# Task material:
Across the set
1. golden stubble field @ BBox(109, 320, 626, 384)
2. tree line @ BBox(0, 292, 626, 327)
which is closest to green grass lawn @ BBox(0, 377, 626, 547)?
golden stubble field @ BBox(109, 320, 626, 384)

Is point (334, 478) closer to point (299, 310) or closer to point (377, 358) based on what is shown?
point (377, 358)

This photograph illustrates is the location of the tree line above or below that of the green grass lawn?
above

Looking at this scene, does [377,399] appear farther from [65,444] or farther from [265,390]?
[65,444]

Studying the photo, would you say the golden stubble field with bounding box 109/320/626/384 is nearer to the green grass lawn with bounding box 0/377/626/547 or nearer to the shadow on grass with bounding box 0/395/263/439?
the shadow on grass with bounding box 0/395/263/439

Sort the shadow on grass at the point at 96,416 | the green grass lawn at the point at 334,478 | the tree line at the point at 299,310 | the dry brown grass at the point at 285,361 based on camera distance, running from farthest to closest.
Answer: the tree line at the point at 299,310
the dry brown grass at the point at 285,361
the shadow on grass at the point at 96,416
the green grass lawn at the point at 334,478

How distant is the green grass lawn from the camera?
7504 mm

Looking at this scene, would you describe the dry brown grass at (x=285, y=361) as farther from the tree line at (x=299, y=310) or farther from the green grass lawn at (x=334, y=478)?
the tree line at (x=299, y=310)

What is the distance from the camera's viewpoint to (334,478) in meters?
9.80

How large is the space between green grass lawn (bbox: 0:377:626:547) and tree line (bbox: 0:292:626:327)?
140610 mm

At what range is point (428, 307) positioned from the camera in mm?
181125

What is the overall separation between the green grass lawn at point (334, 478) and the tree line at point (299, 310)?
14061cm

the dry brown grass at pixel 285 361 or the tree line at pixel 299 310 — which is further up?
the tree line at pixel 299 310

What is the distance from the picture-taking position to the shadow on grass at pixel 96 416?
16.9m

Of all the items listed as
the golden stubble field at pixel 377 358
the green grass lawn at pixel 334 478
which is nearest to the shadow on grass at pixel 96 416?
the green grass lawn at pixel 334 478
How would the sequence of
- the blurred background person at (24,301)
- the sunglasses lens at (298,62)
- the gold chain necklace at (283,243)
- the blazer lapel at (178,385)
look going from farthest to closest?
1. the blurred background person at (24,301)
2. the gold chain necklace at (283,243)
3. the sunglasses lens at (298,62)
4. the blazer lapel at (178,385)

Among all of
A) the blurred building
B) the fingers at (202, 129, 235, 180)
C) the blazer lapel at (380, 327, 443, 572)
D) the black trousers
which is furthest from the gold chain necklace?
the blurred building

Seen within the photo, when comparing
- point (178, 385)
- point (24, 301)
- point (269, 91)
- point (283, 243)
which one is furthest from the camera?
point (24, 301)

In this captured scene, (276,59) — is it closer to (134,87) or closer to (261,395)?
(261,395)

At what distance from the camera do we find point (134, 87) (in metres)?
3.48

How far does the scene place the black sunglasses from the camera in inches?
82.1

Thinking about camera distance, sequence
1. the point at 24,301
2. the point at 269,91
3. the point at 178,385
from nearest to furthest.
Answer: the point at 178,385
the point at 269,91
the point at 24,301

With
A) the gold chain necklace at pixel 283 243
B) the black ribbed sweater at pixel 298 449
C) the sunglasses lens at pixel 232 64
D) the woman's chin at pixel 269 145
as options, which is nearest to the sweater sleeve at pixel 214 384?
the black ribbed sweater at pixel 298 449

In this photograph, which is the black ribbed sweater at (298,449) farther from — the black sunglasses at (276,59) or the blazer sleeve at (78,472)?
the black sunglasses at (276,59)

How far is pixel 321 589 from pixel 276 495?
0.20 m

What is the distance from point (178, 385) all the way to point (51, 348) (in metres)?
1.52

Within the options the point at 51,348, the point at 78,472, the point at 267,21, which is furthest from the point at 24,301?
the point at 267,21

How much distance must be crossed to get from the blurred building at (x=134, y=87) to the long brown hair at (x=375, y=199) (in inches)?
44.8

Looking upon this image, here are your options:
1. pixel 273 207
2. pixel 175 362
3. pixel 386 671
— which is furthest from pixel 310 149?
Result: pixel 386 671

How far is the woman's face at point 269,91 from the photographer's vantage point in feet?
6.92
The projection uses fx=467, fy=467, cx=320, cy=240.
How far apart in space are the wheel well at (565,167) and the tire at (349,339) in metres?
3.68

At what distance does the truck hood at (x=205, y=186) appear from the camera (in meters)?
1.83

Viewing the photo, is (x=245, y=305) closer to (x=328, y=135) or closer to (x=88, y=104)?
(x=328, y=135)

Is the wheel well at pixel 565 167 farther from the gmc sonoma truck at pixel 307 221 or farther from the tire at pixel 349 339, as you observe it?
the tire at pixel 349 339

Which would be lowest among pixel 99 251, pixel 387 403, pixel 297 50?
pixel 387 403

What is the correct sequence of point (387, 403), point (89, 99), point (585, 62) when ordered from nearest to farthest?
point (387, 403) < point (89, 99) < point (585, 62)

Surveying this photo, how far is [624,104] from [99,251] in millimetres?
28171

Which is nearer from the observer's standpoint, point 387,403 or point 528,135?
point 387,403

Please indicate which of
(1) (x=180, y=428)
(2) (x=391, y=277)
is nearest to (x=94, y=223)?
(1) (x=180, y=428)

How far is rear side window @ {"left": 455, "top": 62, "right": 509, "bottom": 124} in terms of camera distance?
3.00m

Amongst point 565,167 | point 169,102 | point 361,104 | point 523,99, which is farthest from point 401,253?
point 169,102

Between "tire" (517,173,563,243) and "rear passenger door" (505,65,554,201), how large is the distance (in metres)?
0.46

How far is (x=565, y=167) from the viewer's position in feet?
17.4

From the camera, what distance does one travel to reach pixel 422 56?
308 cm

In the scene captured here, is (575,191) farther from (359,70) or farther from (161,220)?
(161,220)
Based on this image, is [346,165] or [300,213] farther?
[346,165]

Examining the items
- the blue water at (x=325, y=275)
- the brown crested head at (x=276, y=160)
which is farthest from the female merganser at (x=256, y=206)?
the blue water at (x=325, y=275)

# Exercise objective:
Copy out the lines of the records word for word, starting at the line that contains "Within the options" and ending at the line that contains "Result: pixel 386 671".

# Answer for this exercise:
Within the options the point at 51,348, the point at 78,472, the point at 267,21, which is furthest from the point at 24,301?
the point at 267,21

How much distance must be crossed to get from the blurred building at (x=134, y=87) to the long brown hair at (x=375, y=199) (in inches)?
44.8

Looking upon this image, here are your options:
1. pixel 273 207
2. pixel 175 362
3. pixel 386 671
— which is furthest from pixel 310 149?
Result: pixel 386 671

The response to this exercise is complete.